While many important new graphical techniques for multivariate data have recently been developed (e.g., Barnett, 1981; Chambers et al., 1983) there is usually a long lag before they are implemented in a widely accessible form. SAS System for Statistical Graphics, First Edition designed to fill this gap. The primary goals of the book are to survey the kinds of graphic displays that are most useful for different questions and data, and to show how can these displays be done with the SAS System. Many of the graphical methods described are implemented as general SAS macro programs which can be used with any set of data. See Friendly (1990) for an overview of the book.
This paper describes the design and implementation of some informal, exploratory techniques for displaying three or more variables in one plot. These methods are illustrated with data on the price, weight, gas mileage and other measures of size and performance on 74 makes of automobiles (Chambers et al., 1983).

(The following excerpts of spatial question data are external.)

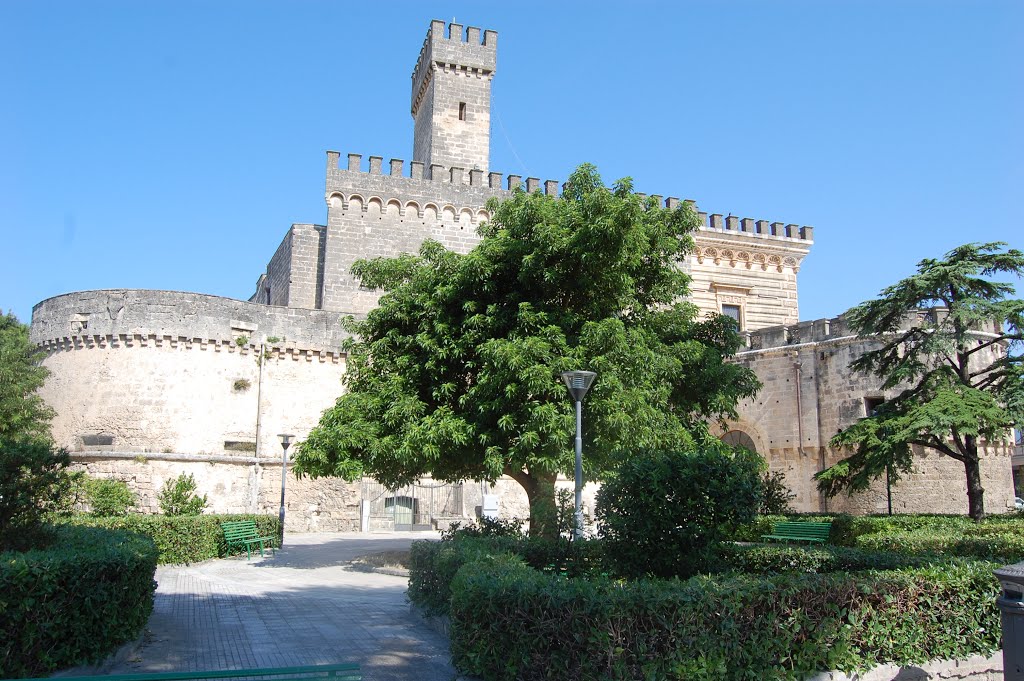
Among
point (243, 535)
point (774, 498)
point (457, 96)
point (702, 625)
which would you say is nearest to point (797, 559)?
point (702, 625)

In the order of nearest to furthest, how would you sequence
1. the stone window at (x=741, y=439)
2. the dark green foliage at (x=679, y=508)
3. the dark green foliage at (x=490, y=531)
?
1. the dark green foliage at (x=679, y=508)
2. the dark green foliage at (x=490, y=531)
3. the stone window at (x=741, y=439)

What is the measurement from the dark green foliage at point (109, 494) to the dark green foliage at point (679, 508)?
52.0ft

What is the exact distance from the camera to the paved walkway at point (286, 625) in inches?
278

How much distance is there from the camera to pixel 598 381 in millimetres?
12812

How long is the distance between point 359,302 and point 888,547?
20578 millimetres

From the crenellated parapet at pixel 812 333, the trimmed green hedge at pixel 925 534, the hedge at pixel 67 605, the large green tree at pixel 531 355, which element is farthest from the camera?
the crenellated parapet at pixel 812 333

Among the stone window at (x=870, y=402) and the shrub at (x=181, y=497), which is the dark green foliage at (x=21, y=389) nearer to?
the shrub at (x=181, y=497)

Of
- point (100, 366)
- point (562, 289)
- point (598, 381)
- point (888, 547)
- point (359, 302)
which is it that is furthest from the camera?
point (359, 302)

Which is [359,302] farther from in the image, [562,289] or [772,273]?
[772,273]

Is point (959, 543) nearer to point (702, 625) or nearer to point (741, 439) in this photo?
point (702, 625)

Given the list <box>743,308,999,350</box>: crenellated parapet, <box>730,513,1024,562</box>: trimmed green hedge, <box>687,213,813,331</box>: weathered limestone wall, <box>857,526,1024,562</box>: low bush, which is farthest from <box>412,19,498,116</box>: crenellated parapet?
<box>857,526,1024,562</box>: low bush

The Annotate facility provides a relatively easy way to design your own glyph symbols. The example described in this section, inspired by Nicholson & Littlefield (1983), uses a ray glyph --a whisker line whose length, angle, and color vary--to display two quantitative variables and one categorical variable in addition to the two front variables of an ( x , y ) plot.
The plot, shown in Figure 1, displays the relationship between WEIGHT and PRICE of automobiles in the foreground variables. As indicated in the inset variable key, the length of the whisker line from each point is proportional to gas mileage, MPG, while the angle from the horizontal is proportional to ratings of REPAIR record. The region of origin of each automobile model is coded by both the shape of the marker and the color of the symbol. (The effect of color unfortunately is lost in a monochrome display.)
Figure 1 shows gas mileage decreases (shorter rays) as WEIGHT and PRICE increase; low weight cars also tend to have better REPAIR records (larger ray angle).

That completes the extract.